Odd Gridengine + OpenMPI 1.3.x interaction: non-advancing jobs

By joe

August 22, 2009 - 2 minutes read - 423 words

Banging my head against this one. OpenMPI 1.3.x is IMO one of the best MPI stacks available. It makes my life easy in many regards, and most of the time, it just works. Gridengine is a venerable job scheduler, albeit one that hasn’t done a great job with MPI integration in the past. I remember writing reaper scripts to clean up after MPICH1/2 runs for various customers. Tight integration as it is called, didn’t work that well. To the OpenMPI teams credit, they adapted ORTE to work with Gridengine. So OpenMPI jobs can be launched from SGE without much effort, and minimal configuration of the parallel environment. So things should just work. But they don’t always.

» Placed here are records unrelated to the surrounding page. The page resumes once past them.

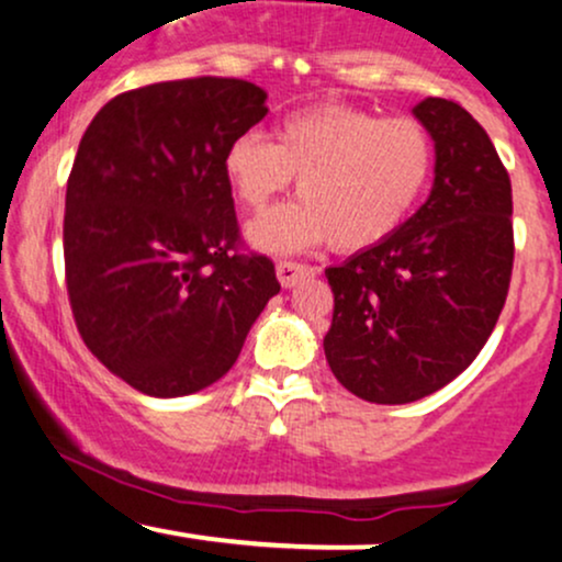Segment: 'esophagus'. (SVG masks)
Returning a JSON list of instances; mask_svg holds the SVG:
<instances>
[{
  "label": "esophagus",
  "instance_id": "obj_1",
  "mask_svg": "<svg viewBox=\"0 0 562 562\" xmlns=\"http://www.w3.org/2000/svg\"><path fill=\"white\" fill-rule=\"evenodd\" d=\"M314 274H317V269L306 267V263L277 261V280H280L282 288L299 285L301 280H306V277H314Z\"/></svg>",
  "mask_w": 562,
  "mask_h": 562
}]
</instances>
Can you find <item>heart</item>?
Here are the masks:
<instances>
[{
    "mask_svg": "<svg viewBox=\"0 0 562 562\" xmlns=\"http://www.w3.org/2000/svg\"><path fill=\"white\" fill-rule=\"evenodd\" d=\"M434 156L420 121L330 102L285 115L277 145L259 128L237 134L224 150V177L248 211L272 203L295 177L299 203L248 227L256 248L288 254L327 240L353 254L402 227L430 182Z\"/></svg>",
    "mask_w": 562,
    "mask_h": 562,
    "instance_id": "b5f03b06",
    "label": "heart"
}]
</instances>
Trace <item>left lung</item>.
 Masks as SVG:
<instances>
[{
    "label": "left lung",
    "mask_w": 562,
    "mask_h": 562,
    "mask_svg": "<svg viewBox=\"0 0 562 562\" xmlns=\"http://www.w3.org/2000/svg\"><path fill=\"white\" fill-rule=\"evenodd\" d=\"M412 113L436 145L428 200L383 243L325 269L327 364L372 404L417 402L468 370L513 274V187L488 134L441 97Z\"/></svg>",
    "instance_id": "1"
}]
</instances>
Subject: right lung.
I'll list each match as a JSON object with an SVG mask.
<instances>
[{
  "instance_id": "obj_1",
  "label": "right lung",
  "mask_w": 562,
  "mask_h": 562,
  "mask_svg": "<svg viewBox=\"0 0 562 562\" xmlns=\"http://www.w3.org/2000/svg\"><path fill=\"white\" fill-rule=\"evenodd\" d=\"M267 115L243 79L160 81L113 97L68 177L63 254L83 344L147 396L209 389L280 293L267 256L240 254L224 150Z\"/></svg>"
}]
</instances>
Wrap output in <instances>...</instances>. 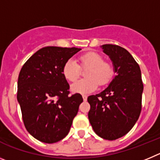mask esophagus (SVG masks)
<instances>
[{"instance_id": "obj_1", "label": "esophagus", "mask_w": 160, "mask_h": 160, "mask_svg": "<svg viewBox=\"0 0 160 160\" xmlns=\"http://www.w3.org/2000/svg\"><path fill=\"white\" fill-rule=\"evenodd\" d=\"M82 98H83V100L86 102L87 100V95H86V94H82Z\"/></svg>"}]
</instances>
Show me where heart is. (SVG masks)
Listing matches in <instances>:
<instances>
[{
  "label": "heart",
  "instance_id": "obj_1",
  "mask_svg": "<svg viewBox=\"0 0 160 160\" xmlns=\"http://www.w3.org/2000/svg\"><path fill=\"white\" fill-rule=\"evenodd\" d=\"M81 67H89L86 72V78L76 82L71 86L73 92L89 94L97 89L98 83L105 86L111 82L114 75L112 65L103 61V58L96 52H88L79 58ZM62 73L68 81H76L80 76L81 69L73 59H69L63 66Z\"/></svg>",
  "mask_w": 160,
  "mask_h": 160
}]
</instances>
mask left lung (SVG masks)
Segmentation results:
<instances>
[{
	"label": "left lung",
	"mask_w": 160,
	"mask_h": 160,
	"mask_svg": "<svg viewBox=\"0 0 160 160\" xmlns=\"http://www.w3.org/2000/svg\"><path fill=\"white\" fill-rule=\"evenodd\" d=\"M101 47L111 58L116 75L103 91L88 97V118L98 136L115 140L128 134L137 122L143 84L139 66L127 49L111 44Z\"/></svg>",
	"instance_id": "obj_1"
}]
</instances>
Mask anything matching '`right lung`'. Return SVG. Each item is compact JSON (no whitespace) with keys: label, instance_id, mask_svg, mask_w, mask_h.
<instances>
[{"label":"right lung","instance_id":"add662e5","mask_svg":"<svg viewBox=\"0 0 160 160\" xmlns=\"http://www.w3.org/2000/svg\"><path fill=\"white\" fill-rule=\"evenodd\" d=\"M78 48L47 46L22 66L18 81V101L28 132L38 140L53 143L64 138L82 102L80 94L70 95L62 73L66 61Z\"/></svg>","mask_w":160,"mask_h":160}]
</instances>
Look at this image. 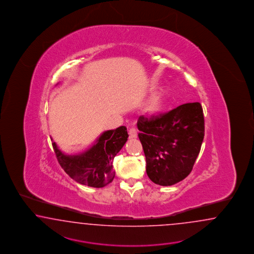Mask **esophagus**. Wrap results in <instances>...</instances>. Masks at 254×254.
Returning a JSON list of instances; mask_svg holds the SVG:
<instances>
[{"label": "esophagus", "instance_id": "esophagus-1", "mask_svg": "<svg viewBox=\"0 0 254 254\" xmlns=\"http://www.w3.org/2000/svg\"><path fill=\"white\" fill-rule=\"evenodd\" d=\"M128 134L131 138H136L137 137V132L135 127H131L130 129L128 130Z\"/></svg>", "mask_w": 254, "mask_h": 254}]
</instances>
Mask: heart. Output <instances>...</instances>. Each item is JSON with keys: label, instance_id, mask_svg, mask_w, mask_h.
<instances>
[{"label": "heart", "instance_id": "obj_1", "mask_svg": "<svg viewBox=\"0 0 254 254\" xmlns=\"http://www.w3.org/2000/svg\"><path fill=\"white\" fill-rule=\"evenodd\" d=\"M166 93L164 89H160L153 93L145 103V112L150 116H156L165 109Z\"/></svg>", "mask_w": 254, "mask_h": 254}]
</instances>
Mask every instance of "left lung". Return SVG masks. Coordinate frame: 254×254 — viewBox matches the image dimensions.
<instances>
[{"label":"left lung","mask_w":254,"mask_h":254,"mask_svg":"<svg viewBox=\"0 0 254 254\" xmlns=\"http://www.w3.org/2000/svg\"><path fill=\"white\" fill-rule=\"evenodd\" d=\"M137 126L149 179L160 186L174 185L186 179L204 137L200 103H185L151 117L141 116Z\"/></svg>","instance_id":"left-lung-1"}]
</instances>
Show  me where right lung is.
I'll return each instance as SVG.
<instances>
[{"mask_svg":"<svg viewBox=\"0 0 254 254\" xmlns=\"http://www.w3.org/2000/svg\"><path fill=\"white\" fill-rule=\"evenodd\" d=\"M128 134L126 127L103 132L87 151L66 155L53 142L58 163L71 179L82 185L103 188L115 178L113 161L127 142Z\"/></svg>","mask_w":254,"mask_h":254,"instance_id":"obj_1","label":"right lung"}]
</instances>
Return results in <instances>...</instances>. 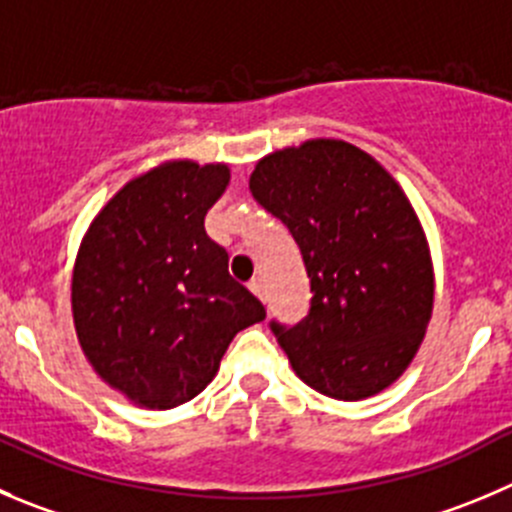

Right now I am banging my head against a curious problem. Running OpenMPI jobs across an infiniband cluster works fine from the command line. I created a nice simple script that handles all this for us. Slightly modified script (omits the ‘-machinefile machines’ argument) to run under SGE runs for 1-2 time steps, then, basically, hangs. I see the processes spinning, and it looks like a deadlock where a message is being waited on by one or more processes, and the message posting simply wasn’t seen. This is definitely annoying, as there is no error message, no logged messages. Nothing to work from on the debugging side. I have to dig in to what Orte outsources to gridengine. But I might simply ditch gridengine and run SLURM or Torque. Thinking about this. Customer doesn’t care, they just want the problem solved. And they don’t want to spend money on a job scheduler to do it with. Fun for a saturday. [update] The issue is when the MPI job wants more than 32 CPUs. Less than 32 CPUs? Runs fine in the scheduler. And sometimes it works, and sometimes it doesn’t over 32 CPUs, about a 90% failure rate. I can run the jobs by hand outside of the scheduler with 100% success rate, up to 128 cores (size of the cluster). Hmmm. Maybe time for a new scheduler. Will look again at Torque. Slurm looks ok, though as I remember, it is somewhat annoying to configure, and from what I can see of the pages, it suggests that the really good OpenMPI integration is coming later on. Probably stick with Torque for now. Will test, see what happens. I did look into the environment on SGE. I am not simply tossing it, I just can’t spot how it is interfering/interacting with OpenMPI in such a negative manner.